Trailblazing AFL journalist Caroline Wilson on breaking barriers to cover the game

By
Luke Dennehy
September 6, 2022
Caroline Wilson Photo: kristoffer paulsen

When a 17-year-old Caroline Wilson started working at The Herald newspaper as a copy girl in 1978, sports journalism wasn’t on her radar.

Wilson’s father Ian was the president of Richmond Football Club, so it seemed an obvious fit, but she just wanted to write – regardless of the subject.

“These days everyone goes to university, but I just wanted to go straight into the workforce, and I loved newspapers,” Wilson says.

“Initially I harboured ambitions of becoming a scriptwriter, as I was an obsessive film buff.”

She got her journalism cadetship at The Herald (which closed in 1990, merging with sister paper The Sun News-Pictorial to become The Herald Sun), where she did numerous rounds including in the now defunct paper’s women’s department.

She did notice one thing about the sports journos though – they had a lot of fun.

“They worked in a separate room … and there was always lots of laughter and yelling and screaming behind closed doors,” she says.

Wilson, now 62, went on to become the country’s first female chief football writer, appointed to the role at The Age in 1999. She is also a long-time panellist on Channel Nine’s Footy Classified, a radio presenter, and a fearless reporter and commentator with strong opinions for which she does not apologise. She is a leader and a trailblazer.

Caroline Wilson Photo: kristoffer paulsen

Earlier this year she was inducted into the Australian Media Hall of Fame at the Melbourne Press Club, an honour bestowed upon powerhouse journalists including Laurie Oaks, Jana Wendt and revered political journalist Michelle Grattan.

But as a cadet at The Herald in 1981, it took her now lifelong friend, journalist Corrie Perkin, to encourage her to write about sport, paving the way for the paper’s sports editor at the time, Ron Reed, to take her on.

“Looking back it was a big thing to take a chance [on] a 21-year-old who didn’t really have a huge aptitude for reporting,” she says.

“I was an average cadet, but I guess not the worst.

“The older I get, I realise how much of a big thing that was.”

She became the second ever female journalist to cover footy in Melbourne, in what was truly a man’s world.

She remembers once her chief of staff pulled her aside to tell her to dress better and to have a look at what her female colleagues wore.

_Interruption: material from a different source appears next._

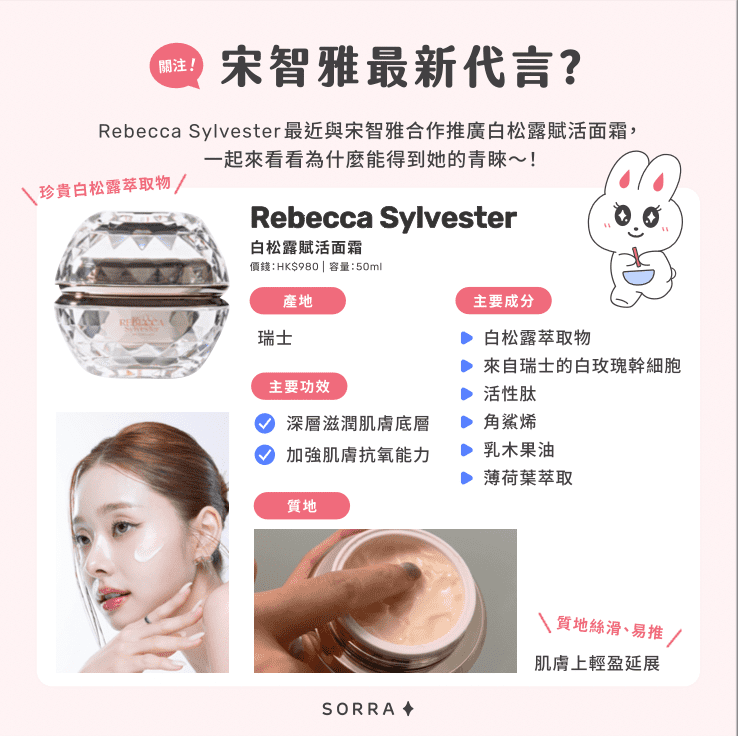 宋智雅代言Rebecca Sylvester的白松露賦活面霜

As a female footy reporter in the 1980s, Wilson was banned from going into the male change rooms to do her job after the footy. This went on for years.

“In 1990, when Collingwood was ascending to their first premiership in decades, [then Collingwood president] Alan McAlister threw me out of the rooms during the finals and said if I wanted to interview players, he would bring them out,” she says.

“It was a huge advantage to all the other blokes who were inside the rooms, so I named about 10 players I wanted to chat to, and they came out and basically queued up.

“When they won the flag, and I’m standing in the middle of the MCG with all the other journos, Alan was the first one to come over and give me a kiss on the cheek and say, ‘I’m sorry about that, you will be allowed in from now.'”

At pre-match footy functions she wasn’t allowed to sit with the men, instead with the wives of the players and coaches.

She remembers one football media night she turned up and got sent to the kitchen – they mistook her for catering staff, because she was a woman.

While it was tough at times because of her gender, she has positive memories of the time.

“If I had to weigh it up, there were some big advantages,” she says of being a female footy writer.

“You had to have a thick skin, and it certainly made me noticed.”

Caroline Wilson Photo: kristoffer paulsen

When Wilson was made chief football writer at The Age in 1999, she had three young children with her husband, former long-time Channel 7 political reporter Brendan Donohoe.

“When I had my youngest child, Clementine, she was only two when I went back as chief footy writer,” she says.

“It was bloody difficult those first two years and I really did struggle with my confidence and my time allocation.

“The kids found it hard, we all did.

“But I honestly believe having them, and seeing life through a more rounded set of eyes, made me a better journo.”

She met Donohoe during cadetship classes held at RMIT University, and the couple have been married for 33 years.

As well as Clementine who is now 25, their two other children are Rose, 32, and Ned, 30.

Wilson says her husband has always been an incredible support.

“He has been enormously helpful to me over the years, with work and at home,” she says.

At her Australian Media Hall of Fame induction, Donohoe, two of her children and her parents Julia and Ian were by her side.

It was an emotional night for Wilson for many reasons, as her long-term chief footy reporter rival and friend Mike Sheahan inducted her.

The man who gave her a chance, Ron Reed, was there on the night, but died unexpectedly just a few months later in June, aged 74.

“I was so glad I got the opportunity to thank Ron on the night and asked him to be my guest, as he really took a chance on giving me the job all those years ago,” she says.